Hepimiz bu memleketin çocuklarıyız. Bazen nefsimiz, bazen kişisel geçmişimiz, bazen de söylediklerimiz bizi bulunduğumuz yerden doğru adreslere gitmeyi engelleyebiliyor. Bu sadece siyasette değil hayatın her alanında böyle. Oysa bilinmelidir ki hicret Allah'ın insana verdiği en önemli yenilenme halidir. Türk toplumunun bugün dinamik olmasının bir tek sebebi çok hicret eden bir topluluk olmasıdır ve bu topluluğa hizmet her şeyin üstündedir.
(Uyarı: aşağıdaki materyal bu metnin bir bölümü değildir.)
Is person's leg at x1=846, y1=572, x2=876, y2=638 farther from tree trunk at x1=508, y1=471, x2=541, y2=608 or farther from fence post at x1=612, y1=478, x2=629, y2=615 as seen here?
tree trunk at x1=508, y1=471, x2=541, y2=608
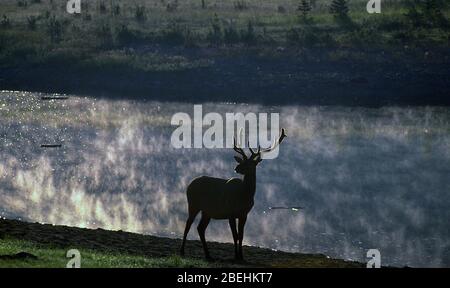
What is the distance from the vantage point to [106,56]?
223ft

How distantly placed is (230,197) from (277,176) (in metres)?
17.4

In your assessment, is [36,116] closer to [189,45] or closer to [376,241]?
[189,45]

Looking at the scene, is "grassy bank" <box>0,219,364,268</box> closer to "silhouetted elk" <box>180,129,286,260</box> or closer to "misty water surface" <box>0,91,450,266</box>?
"silhouetted elk" <box>180,129,286,260</box>

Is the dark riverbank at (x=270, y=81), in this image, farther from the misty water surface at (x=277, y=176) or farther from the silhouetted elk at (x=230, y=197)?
the silhouetted elk at (x=230, y=197)

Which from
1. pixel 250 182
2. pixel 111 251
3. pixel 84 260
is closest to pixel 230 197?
pixel 250 182

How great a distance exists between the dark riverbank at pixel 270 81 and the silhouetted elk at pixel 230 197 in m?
37.3

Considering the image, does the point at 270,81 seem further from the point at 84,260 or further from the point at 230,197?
the point at 84,260

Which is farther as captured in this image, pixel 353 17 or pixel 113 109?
pixel 353 17

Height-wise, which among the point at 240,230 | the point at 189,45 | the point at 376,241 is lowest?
the point at 376,241

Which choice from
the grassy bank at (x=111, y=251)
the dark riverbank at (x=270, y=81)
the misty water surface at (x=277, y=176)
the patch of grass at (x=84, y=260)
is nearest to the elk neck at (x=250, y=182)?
the grassy bank at (x=111, y=251)

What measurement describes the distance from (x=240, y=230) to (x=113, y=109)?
36662 mm

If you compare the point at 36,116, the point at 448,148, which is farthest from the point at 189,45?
the point at 448,148

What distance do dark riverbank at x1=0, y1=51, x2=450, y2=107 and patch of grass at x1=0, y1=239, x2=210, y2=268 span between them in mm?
38578
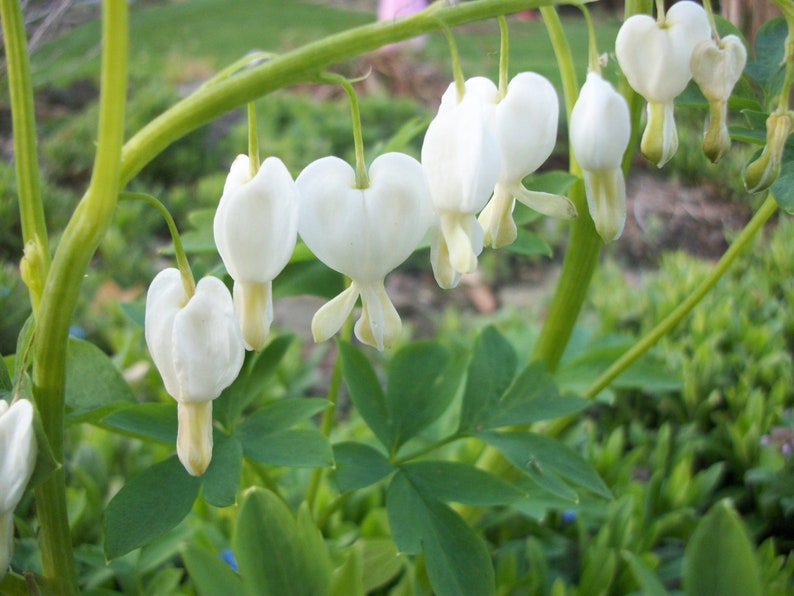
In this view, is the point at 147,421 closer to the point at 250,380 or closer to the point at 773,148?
the point at 250,380

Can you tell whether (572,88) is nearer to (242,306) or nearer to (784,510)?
(242,306)

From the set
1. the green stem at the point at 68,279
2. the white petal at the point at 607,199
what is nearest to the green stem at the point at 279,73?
the green stem at the point at 68,279

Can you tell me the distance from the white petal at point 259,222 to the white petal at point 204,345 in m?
0.03

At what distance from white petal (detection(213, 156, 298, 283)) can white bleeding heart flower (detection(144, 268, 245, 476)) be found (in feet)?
0.10

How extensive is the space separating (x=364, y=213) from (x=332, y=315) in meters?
0.11

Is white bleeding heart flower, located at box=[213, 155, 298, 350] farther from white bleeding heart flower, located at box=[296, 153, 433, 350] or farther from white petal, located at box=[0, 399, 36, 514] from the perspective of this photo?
white petal, located at box=[0, 399, 36, 514]

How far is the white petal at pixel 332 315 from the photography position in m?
0.65

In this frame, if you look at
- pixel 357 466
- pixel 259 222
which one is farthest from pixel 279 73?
pixel 357 466

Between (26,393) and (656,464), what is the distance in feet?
3.93

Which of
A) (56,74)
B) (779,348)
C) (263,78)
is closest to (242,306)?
(263,78)

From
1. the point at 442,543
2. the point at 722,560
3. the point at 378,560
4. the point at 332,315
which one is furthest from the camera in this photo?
the point at 378,560

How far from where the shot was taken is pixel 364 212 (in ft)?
1.95

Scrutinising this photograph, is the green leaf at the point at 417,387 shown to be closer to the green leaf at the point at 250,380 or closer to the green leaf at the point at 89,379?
the green leaf at the point at 250,380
Sayın Başbakan Erdoğan da bunu görerek küçük beyliklerde aynı gayeyi hedef edinen insanlara davet çıkardı. Eğer partisine davet etmeseydi, biz yine savrulmaya devam edecektik. Bu davet memleketin savrulan evlatlarını büyük hizmet odağında toplama davetidir.
1950-60 dönemi Türkiye'nin ekonomik ve siyasi anlamda sıçrama yaptığı bir dönemdi. Siyasetçiler sınırlandırıldı ve Türkiye maalesef ikinci sıçramasını gerçekleştiremedi. Rahmetli Özal 1983-87 yılları arasındaki büyük uçuşu sürdüremedi. Özal'a pranga vuruldu, DP'nin önü kesildi ve Adalet Partisi'ne de musallat olundu. Bugün milletin desteğiyle büyüyen AK Parti tam da ihtiyacımız olan ikinci sıçramaya hazırlanıyor. Türkiye hem demokratik hem de ekonomik anlamda ikinci sıçramayı yakalarsa beklentime kavuşmuş olacağım. Tek korkum “acaba bu kesilebilir mi?” endişesi. Böyle bir ihtimal yok ama biz halk olarak bu konudaki endişemizi sürdürmeliyiz. Artık herkes AK Parti'yi tahkim etmelidir çünkü bu fırsatı bir daha yakalayamayız. İkinci sıçrama, ikinci zenginleşme sadece AK Parti ile olabilir. Sahip olduğumuz değerleri paylaşmaktan çekinmemeliyiz.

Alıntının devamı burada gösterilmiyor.